━━ Input data ━━
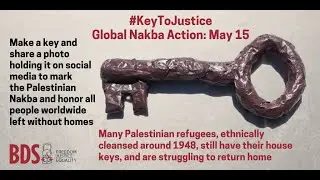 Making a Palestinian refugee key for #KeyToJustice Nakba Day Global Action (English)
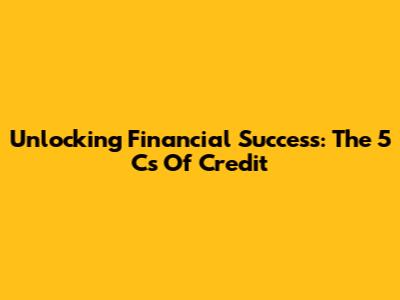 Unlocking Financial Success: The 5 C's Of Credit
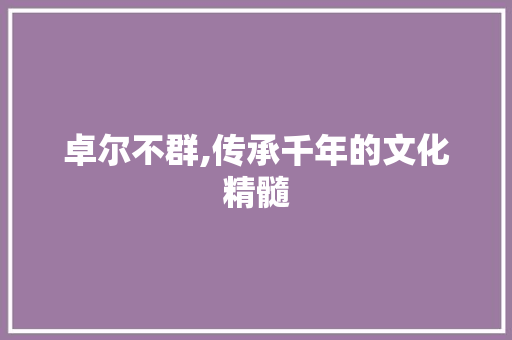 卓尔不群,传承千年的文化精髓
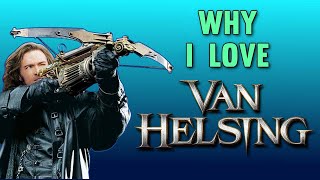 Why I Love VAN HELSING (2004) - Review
━━━
━━ Input data ━━
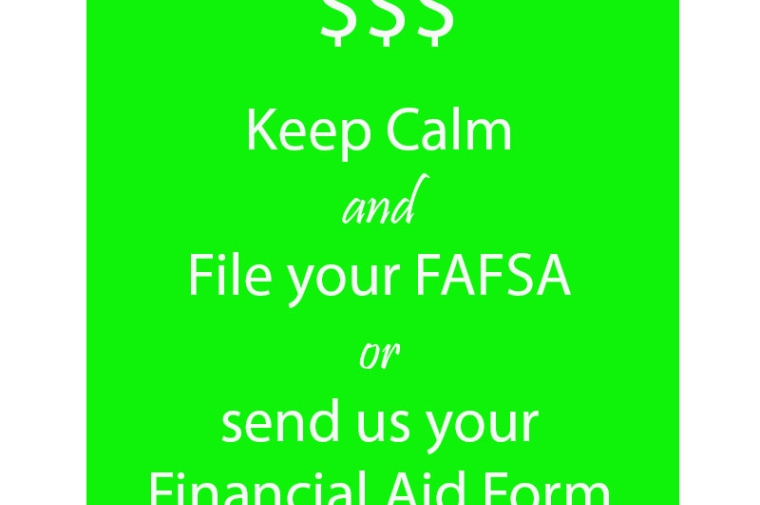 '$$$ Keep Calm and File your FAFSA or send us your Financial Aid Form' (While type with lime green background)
━━━
━━ Input data ━━
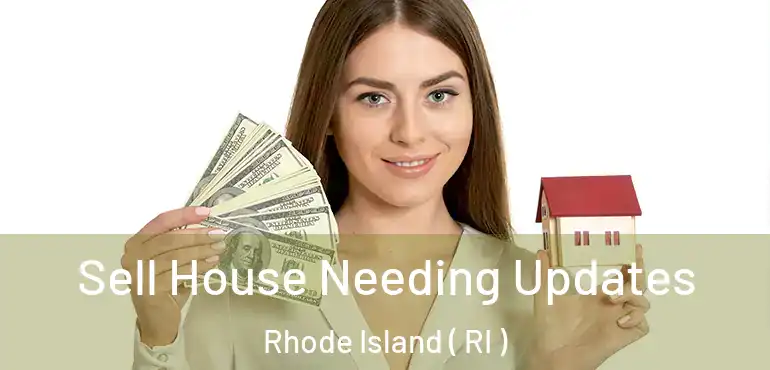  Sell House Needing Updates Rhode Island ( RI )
━━━
Task description
Reproduce exactly the lines above that run from the one with "Making a Palestinian" to the one with "Why I Love VAN HELSING (2004) - Review", both included, leaving pictures out.

Response to this task
 Making a Palestinian refugee key for #KeyToJustice Nakba Day Global Action (English)
 Unlocking Financial Success: The 5 C's Of Credit
 卓尔不群,传承千年的文化精髓
 Why I Love VAN HELSING (2004) - Review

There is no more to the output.